__Work to complete__.
The data should be transcribed in its entirety, word for word.
• • • • • • •
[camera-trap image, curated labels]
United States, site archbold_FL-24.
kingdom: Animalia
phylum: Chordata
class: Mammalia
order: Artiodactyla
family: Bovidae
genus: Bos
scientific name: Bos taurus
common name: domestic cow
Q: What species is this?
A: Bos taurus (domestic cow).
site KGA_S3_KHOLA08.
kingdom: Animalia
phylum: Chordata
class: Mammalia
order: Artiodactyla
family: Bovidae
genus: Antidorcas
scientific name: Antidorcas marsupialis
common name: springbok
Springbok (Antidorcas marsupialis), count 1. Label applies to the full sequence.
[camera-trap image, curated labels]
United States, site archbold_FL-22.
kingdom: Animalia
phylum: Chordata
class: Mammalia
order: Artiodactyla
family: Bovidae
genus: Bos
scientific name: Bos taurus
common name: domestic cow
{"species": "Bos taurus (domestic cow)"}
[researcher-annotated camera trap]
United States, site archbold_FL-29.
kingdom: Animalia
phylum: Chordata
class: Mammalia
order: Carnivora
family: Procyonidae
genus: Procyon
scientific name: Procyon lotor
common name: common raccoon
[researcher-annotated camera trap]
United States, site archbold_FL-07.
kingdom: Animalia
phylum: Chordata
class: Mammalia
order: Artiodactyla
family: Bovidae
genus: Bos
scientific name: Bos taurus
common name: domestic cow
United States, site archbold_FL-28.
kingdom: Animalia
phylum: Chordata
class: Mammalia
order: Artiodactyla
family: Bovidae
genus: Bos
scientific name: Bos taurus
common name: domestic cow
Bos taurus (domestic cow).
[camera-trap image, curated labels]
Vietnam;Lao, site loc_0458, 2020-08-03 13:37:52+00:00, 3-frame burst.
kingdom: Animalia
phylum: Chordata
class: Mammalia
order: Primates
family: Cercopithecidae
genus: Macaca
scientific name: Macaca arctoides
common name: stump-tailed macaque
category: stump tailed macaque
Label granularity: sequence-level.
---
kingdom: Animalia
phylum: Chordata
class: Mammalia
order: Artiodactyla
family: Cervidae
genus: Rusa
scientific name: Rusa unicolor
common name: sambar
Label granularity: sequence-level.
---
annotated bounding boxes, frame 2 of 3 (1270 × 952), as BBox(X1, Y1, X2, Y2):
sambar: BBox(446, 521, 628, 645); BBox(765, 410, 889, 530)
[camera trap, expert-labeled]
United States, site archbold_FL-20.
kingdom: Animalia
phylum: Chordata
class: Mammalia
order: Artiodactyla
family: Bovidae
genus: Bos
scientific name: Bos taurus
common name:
• • • • • • •
__Expected answer__.
[camera-trap image, curated labels]
United States, site archbold_FL-24.
kingdom: Animalia
phylum: Chordata
class: Mammalia
order: Artiodactyla
family: Bovidae
genus: Bos
scientific name: Bos taurus
common name: domestic cow
Q: What species is this?
A: Bos taurus (domestic cow).
site KGA_S3_KHOLA08.
kingdom: Animalia
phylum: Chordata
class: Mammalia
order: Artiodactyla
family: Bovidae
genus: Antidorcas
scientific name: Antidorcas marsupialis
common name: springbok
Springbok (Antidorcas marsupialis), count 1. Label applies to the full sequence.
[camera-trap image, curated labels]
United States, site archbold_FL-22.
kingdom: Animalia
phylum: Chordata
class: Mammalia
order: Artiodactyla
family: Bovidae
genus: Bos
scientific name: Bos taurus
common name: domestic cow
{"species": "Bos taurus (domestic cow)"}
[researcher-annotated camera trap]
United States, site archbold_FL-29.
kingdom: Animalia
phylum: Chordata
class: Mammalia
order: Carnivora
family: Procyonidae
genus: Procyon
scientific name: Procyon lotor
common name: common raccoon
[researcher-annotated camera trap]
United States, site archbold_FL-07.
kingdom: Animalia
phylum: Chordata
class: Mammalia
order: Artiodactyla
family: Bovidae
genus: Bos
scientific name: Bos taurus
common name: domestic cow
United States, site archbold_FL-28.
kingdom: Animalia
phylum: Chordata
class: Mammalia
order: Artiodactyla
family: Bovidae
genus: Bos
scientific name: Bos taurus
common name: domestic cow
Bos taurus (domestic cow).
[camera-trap image, curated labels]
Vietnam;Lao, site loc_0458, 2020-08-03 13:37:52+00:00, 3-frame burst.
kingdom: Animalia
phylum: Chordata
class: Mammalia
order: Primates
family: Cercopithecidae
genus: Macaca
scientific name: Macaca arctoides
common name: stump-tailed macaque
category: stump tailed macaque
Label granularity: sequence-level.
---
kingdom: Animalia
phylum: Chordata
class: Mammalia
order: Artiodactyla
family: Cervidae
genus: Rusa
scientific name: Rusa unicolor
common name: sambar
Label granularity: sequence-level.
---
annotated bounding boxes, frame 2 of 3 (1270 × 952), as BBox(X1, Y1, X2, Y2):
sambar: BBox(446, 521, 628, 645); BBox(765, 410, 889, 530)
[camera trap, expert-labeled]
United States, site archbold_FL-20.
kingdom: Animalia
phylum: Chordata
class: Mammalia
order: Artiodactyla
family: Bovidae
genus: Bos
scientific name: Bos taurus
common name:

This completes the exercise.